# Objective
Count the lines in the material below that contain the word "further", and give only that number.

# Dataset excerpts
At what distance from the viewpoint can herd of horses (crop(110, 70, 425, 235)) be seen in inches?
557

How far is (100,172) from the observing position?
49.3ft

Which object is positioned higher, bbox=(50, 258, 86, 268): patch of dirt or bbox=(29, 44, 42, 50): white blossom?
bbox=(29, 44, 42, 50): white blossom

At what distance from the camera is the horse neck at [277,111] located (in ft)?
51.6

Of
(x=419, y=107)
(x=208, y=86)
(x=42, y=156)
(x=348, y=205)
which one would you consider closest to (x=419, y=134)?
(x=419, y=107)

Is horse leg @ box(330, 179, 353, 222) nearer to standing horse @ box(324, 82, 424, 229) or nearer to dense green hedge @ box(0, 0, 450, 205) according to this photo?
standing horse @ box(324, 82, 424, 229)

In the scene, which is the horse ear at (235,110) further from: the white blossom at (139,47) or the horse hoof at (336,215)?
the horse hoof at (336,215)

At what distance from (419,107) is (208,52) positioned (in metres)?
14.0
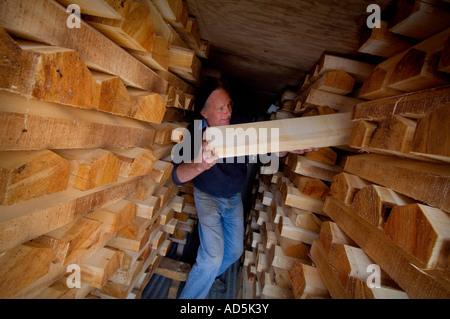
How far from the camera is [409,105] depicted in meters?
1.02

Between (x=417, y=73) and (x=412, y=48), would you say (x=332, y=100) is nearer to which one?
(x=412, y=48)

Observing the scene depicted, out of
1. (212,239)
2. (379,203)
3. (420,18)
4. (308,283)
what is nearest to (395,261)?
(379,203)

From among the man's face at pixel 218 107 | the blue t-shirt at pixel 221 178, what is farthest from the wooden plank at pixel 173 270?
the man's face at pixel 218 107

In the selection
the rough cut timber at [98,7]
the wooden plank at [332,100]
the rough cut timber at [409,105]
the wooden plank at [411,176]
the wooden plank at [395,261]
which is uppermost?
the wooden plank at [332,100]

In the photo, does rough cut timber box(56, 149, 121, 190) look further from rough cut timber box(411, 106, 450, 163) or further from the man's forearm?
rough cut timber box(411, 106, 450, 163)

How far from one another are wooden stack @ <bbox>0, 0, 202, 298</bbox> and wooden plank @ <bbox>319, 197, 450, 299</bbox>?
4.64 ft

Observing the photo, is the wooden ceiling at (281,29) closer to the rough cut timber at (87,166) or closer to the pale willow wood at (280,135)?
the pale willow wood at (280,135)

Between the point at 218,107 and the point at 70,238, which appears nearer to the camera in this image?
the point at 70,238

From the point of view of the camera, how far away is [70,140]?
1.03 metres

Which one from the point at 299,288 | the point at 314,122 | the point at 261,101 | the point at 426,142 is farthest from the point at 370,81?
the point at 261,101

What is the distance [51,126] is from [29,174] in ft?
0.66

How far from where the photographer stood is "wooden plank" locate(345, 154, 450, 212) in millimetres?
803

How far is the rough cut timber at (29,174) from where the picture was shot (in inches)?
31.2

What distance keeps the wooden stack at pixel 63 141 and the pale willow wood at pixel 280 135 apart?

# Exercise response
2